DARPA wants to use shape-shifting robots

Apr 4, 2007 09:21 GMT  ·  By

Remember T 1000, from the Terminator 2 movie?

It was capable of perfectly emulating the shape, color, and texture of anything that it touched, capable of altering its molecular state between solid and liquid at will, and of reforming itself in seconds.

The U.S. Defense Department, through The Defense Advanced Research Projects Agency, issued a request for proposals to develop a "chemical robot" made of soft, flexible materials that can squeeze through openings smaller than its static dimensions and then reconstitute itself to perform a military task.

Robots are commonly used in modern warfare to disarm improvised bombs, or see around corners or upstairs, but their size and structure limit the spaces they can get into.

**Aim of the exercise**
Print the article on DARPA's shape-shifting robots again in full, word for word.

**Data for analysis**
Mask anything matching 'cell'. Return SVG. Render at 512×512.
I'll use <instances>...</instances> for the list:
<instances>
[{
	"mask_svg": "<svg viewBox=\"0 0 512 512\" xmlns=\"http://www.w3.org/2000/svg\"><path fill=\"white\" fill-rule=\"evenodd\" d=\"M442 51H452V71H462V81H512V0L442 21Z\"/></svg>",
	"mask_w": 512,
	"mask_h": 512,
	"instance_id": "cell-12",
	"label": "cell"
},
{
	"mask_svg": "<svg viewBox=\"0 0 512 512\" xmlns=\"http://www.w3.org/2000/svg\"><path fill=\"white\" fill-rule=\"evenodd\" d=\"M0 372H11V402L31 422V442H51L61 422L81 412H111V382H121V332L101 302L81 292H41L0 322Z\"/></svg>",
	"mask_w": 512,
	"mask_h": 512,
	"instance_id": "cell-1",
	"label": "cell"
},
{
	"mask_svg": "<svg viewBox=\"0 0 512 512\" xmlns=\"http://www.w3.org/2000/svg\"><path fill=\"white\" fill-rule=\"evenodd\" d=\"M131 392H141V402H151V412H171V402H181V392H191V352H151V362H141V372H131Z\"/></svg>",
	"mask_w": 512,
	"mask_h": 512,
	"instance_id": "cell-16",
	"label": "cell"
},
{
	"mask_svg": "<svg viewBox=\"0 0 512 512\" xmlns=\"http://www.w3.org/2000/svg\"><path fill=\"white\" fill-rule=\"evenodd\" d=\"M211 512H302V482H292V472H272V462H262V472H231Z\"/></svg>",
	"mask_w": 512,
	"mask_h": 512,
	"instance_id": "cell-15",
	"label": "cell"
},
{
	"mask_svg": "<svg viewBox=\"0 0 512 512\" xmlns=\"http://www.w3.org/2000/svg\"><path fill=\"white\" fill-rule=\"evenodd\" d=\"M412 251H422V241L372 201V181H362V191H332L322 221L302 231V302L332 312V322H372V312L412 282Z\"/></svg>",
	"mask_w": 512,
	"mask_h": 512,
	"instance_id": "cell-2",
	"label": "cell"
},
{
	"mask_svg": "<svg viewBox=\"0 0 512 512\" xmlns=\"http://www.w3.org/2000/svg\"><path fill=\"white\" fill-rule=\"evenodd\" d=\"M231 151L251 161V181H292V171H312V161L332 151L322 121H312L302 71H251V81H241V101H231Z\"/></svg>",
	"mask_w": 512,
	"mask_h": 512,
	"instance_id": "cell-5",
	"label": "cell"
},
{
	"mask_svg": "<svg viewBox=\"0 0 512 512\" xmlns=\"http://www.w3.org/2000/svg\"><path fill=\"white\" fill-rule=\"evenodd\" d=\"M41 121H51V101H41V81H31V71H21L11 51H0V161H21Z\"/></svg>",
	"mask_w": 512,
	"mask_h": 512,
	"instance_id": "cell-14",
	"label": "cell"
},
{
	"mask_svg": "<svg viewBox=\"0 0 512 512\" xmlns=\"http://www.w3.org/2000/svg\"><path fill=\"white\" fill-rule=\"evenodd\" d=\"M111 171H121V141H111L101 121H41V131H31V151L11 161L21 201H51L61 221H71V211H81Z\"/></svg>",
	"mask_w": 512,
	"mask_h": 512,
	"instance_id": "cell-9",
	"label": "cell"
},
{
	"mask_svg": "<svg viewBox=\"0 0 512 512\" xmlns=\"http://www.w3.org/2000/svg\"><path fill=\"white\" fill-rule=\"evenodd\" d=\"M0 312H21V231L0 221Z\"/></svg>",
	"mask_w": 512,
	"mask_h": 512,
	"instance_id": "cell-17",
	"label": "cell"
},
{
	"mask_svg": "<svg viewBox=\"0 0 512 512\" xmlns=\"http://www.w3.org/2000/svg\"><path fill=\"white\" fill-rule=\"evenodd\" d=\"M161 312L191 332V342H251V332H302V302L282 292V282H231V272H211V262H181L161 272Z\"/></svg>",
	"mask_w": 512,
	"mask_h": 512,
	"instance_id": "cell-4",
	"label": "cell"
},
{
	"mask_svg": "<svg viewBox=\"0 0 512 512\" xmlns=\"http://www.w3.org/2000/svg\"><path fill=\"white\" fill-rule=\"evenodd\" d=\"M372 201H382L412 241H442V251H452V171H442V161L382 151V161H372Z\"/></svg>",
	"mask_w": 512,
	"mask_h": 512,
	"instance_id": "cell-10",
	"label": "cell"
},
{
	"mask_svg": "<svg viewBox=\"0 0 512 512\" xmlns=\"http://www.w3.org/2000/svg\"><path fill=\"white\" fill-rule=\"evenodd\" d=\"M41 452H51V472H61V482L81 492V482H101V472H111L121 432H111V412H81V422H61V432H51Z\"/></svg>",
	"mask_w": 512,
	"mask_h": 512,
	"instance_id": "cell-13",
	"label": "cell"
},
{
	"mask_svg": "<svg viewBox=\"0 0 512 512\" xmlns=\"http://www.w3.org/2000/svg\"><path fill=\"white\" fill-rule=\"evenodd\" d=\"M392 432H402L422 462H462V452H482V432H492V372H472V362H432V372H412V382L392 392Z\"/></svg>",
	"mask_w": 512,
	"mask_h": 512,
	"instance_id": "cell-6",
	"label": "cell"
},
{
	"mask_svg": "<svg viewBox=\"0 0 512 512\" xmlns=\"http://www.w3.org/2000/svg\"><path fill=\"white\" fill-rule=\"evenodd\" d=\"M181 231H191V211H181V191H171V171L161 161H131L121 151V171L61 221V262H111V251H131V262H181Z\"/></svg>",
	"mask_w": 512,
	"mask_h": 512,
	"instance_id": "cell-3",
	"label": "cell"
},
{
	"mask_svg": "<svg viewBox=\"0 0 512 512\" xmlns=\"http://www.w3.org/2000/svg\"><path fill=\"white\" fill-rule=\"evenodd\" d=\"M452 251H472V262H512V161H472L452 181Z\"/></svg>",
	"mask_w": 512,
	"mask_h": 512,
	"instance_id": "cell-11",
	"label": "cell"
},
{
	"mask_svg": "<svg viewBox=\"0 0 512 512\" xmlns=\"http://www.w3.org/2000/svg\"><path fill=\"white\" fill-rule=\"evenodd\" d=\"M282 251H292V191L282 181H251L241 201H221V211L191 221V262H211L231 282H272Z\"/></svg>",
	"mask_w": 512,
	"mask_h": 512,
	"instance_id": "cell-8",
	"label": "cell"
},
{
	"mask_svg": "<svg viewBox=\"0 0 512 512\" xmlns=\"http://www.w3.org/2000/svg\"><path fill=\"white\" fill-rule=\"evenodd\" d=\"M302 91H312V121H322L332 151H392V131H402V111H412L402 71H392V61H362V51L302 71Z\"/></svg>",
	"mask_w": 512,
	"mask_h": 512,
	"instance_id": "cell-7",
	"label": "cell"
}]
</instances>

**Expected answer**
DARPA wants to use shape-shifting robots

Apr 4, 2007 09:21 GMT  ·  By

Remember T 1000, from the Terminator 2 movie?

It was capable of perfectly emulating the shape, color, and texture of anything that it touched, capable of altering its molecular state between solid and liquid at will, and of reforming itself in seconds.

The U.S. Defense Department, through The Defense Advanced Research Projects Agency, issued a request for proposals to develop a "chemical robot" made of soft, flexible materials that can squeeze through openings smaller than its static dimensions and then reconstitute itself to perform a military task.

Robots are commonly used in modern warfare to disarm improvised bombs, or see around corners or upstairs, but their size and structure limit the spaces they can get into.